Notice the language: “equality of fair treatment.” The meaning seems under-determined, but to me the phrase looks redundant. Doesn’t fair treatment already imply an equality of consideration?
Take potential U.S. presidents Arnold Schwarzenegger and Madonna. It may be that the Constitution on procedural grounds fairly prohibits foreign-born Arnold from assuming the office of presidency but permits Madonna for the job. In this case, both persons can be equally and fairly considered, while the outcome is unequal but fair.
Denniston presents a final juxtaposition of discovered rights versus invented rights:
Is it a sweeping right to choose one’s life mate without interference by government? Or is it a right that is fundamental only because it has deep roots in the traditional definition of one-man, one-woman marriage?

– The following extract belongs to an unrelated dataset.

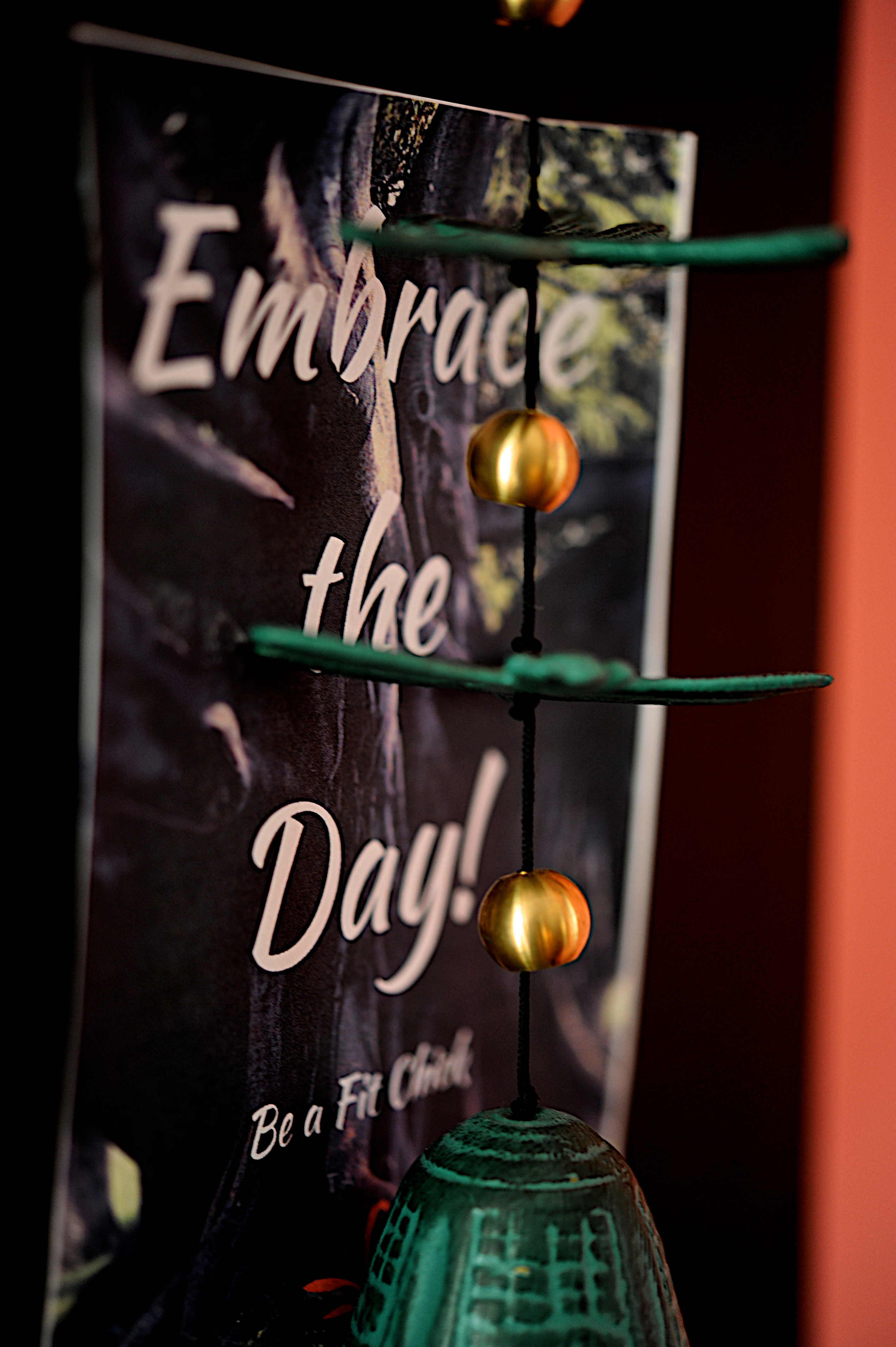 Lobby - Embrace the day2 - WB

The first alternative is deeply twisted logic. The failure of government to affirm one’s very personal life choice does not constitute “interference.” This again confuses the positive right to receive something from government with the negative right to be left alone by government.
Denniston’s second alternative of rooting an individual right to marriage in tradition doesn’t sit quite right, either. The third, unpresented alternative is, why think marriage is a right at all? It seems to me that marriage, especially on the child-centered natural law view, is not anything more than a privilege or duty done for the public good. Let legal marriage bet distinct from personal, theological, and cultural conceptions of marriage.
Just as a childless individual pays taxes for and obtains the general benefits of public education, so we all generally benefit from stable child upbringings that obtain when men and women fulfill the obligations and responsibilities entailed in a marriage covenant. On this overlooked view, if there is a right to marriage, it does not belong to individual citizens, couples, or throuples, but to society as a whole.
This is why I find it especially alarming when attorneys general choose not to defend state constitutional amendments defining marriage as between one man and one woman. Protecting an arguable public interest should not be left to personal whim!
If marriage is a policy in the public interest, we should consider that individual rights may not be able to expand forever. It should be becoming clear that digging up or inventing new rights is at best an absurd exercise, and at worst, damaging to the nation.